Un buon catechista insegna questo. Tutte le parole del catechismo potrebbero essere riassunte nell’insegnare il segno della Croce e il suo significato.
Nel nome del Padre che ci ha generati.
Nel nome del Figlio che ci dona la via.
Nel nome dello Spirito che è l’atmosfera in cui viviamo.
Nel nome dello Spirito: per comprendere quest’ultima parte del segno della Croce, consideriamo ora il testo della lettura di san Paolo. Ci viene presentata la fine della Seconda lettera ai Corinzi che dice:
“La grazia del Signore Gesù Cristo, l’amore di Dio e la comunione dello Spirito Santo siano con tutti voi”. (2Cor 13,13)

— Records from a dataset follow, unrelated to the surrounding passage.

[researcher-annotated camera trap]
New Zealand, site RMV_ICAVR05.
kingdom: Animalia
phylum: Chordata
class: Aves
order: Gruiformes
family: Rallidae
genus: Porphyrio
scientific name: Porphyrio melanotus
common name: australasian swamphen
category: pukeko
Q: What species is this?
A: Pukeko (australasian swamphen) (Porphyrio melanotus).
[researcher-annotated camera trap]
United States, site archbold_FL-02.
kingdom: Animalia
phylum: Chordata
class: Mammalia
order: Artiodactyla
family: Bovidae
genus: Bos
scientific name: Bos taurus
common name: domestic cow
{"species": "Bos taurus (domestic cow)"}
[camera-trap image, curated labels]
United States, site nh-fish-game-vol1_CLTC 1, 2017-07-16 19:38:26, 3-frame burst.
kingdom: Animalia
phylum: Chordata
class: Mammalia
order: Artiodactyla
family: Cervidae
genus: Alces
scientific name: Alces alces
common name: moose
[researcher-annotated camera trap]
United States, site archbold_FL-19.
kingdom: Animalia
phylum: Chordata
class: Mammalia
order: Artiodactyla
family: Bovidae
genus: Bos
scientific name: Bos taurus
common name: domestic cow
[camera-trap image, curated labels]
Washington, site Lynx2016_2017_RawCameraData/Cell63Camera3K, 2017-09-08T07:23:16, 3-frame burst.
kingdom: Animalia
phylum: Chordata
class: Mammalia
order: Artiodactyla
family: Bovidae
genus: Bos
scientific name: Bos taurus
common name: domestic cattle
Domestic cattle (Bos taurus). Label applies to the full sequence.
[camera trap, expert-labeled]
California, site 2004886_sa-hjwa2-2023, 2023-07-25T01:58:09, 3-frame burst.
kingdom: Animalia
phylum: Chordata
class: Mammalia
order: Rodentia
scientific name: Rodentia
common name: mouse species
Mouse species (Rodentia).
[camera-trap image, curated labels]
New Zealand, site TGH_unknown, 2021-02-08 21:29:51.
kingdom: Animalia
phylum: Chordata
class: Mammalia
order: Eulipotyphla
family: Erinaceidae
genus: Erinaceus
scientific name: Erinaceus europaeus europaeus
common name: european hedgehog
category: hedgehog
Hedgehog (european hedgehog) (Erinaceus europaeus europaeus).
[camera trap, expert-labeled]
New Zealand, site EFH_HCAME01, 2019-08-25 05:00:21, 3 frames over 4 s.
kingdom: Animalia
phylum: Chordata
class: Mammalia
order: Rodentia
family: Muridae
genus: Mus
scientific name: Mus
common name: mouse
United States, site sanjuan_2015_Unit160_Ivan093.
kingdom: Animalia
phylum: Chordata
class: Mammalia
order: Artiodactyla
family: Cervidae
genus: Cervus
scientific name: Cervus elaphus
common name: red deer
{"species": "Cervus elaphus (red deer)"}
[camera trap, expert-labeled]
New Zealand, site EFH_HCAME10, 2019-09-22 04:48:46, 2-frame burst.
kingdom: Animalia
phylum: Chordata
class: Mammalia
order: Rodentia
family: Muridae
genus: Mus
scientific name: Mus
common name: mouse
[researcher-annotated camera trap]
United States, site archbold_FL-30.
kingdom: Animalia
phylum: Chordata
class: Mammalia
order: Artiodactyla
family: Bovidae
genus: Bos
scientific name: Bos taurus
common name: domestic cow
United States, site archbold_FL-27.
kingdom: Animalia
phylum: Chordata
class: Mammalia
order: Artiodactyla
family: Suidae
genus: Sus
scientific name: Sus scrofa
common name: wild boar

È un saluto che è entrato anche nella liturgia ma, insieme ai versetti che lo precedono, ci rivela l’atmosfera, la temperatura della casa, della vita e delle relazioni dei primi cristiani. Ascoltiamo i versetti che vengono prima:
Siate gioiosi, tendete alla perfezione, fatevi coraggio a vicenda, abbiate gli stessi sentimenti, vivete in pace e il Dio dell’amore e della pace sarà con voi. Salutatevi a vicenda con il bacio santo. Tutti i santi vi salutano. (2Cor 13,11-12)
È veramente una specie di “istantanea” della vita dei primi cristiani. Così si conclude la lettera e si ricordano i sentimenti dei primi cristiani. Questo crea il dono dello Spirito.
Nel nome del Padre che ci ha generati.
Nel nome del Figlio che è la via per raggiungere il suo mistero di amore
Nel nome dello Spirito che l’atmosfera, nella quale noi cresciamo.
Abbiamo davanti l’estate e ci auguriamo che sia un tempo bello nel quale possiamo fare molte cose. Vorrei concludere chiedendovi di fare il calcolo mentale di come abbiamo vissuto questi anni, 2020-2023. Sono stati anni molto molto difficili. Le statistiche dicono che in questi tre anni tanti ragazzi, molti adolescenti e anche molti giovani hanno sofferto tanto. Non abbiate paura di portare alla parola questa situazione che avete vissuto, di raccontarla agli altri, per guarire le ferite, le paure, le rabbie, i lutti e le speranze deluse. Ora, però, il vostro vescovo vi rivolge una parola sola: dobbiamo iniziare in modo nuovo! È quasi come se fosse finita una guerra. Certo noi speriamo e preghiamo perché finisca quella che si consuma alle nostre porte. Dopo la pandemia e la guerra, non si dovrà tornare come prima, ma iniziare di nuovo, ripartire in modo nuovo.
È il mio augurio: iniziamo di nuovo e come nuovi! Ci rivedremo a settembre, ma iniziamo di nuovo. Il decennio che va dal 2020 al 2030, è iniziato realmente solo in questo anno. È nelle vostre mani, fate cose belle nei Grest, a Lisbona, in missione o in ogni altro luogo in cui trascorrerete questo tempo, perché il prossimo dovrà essere un anno nuovo!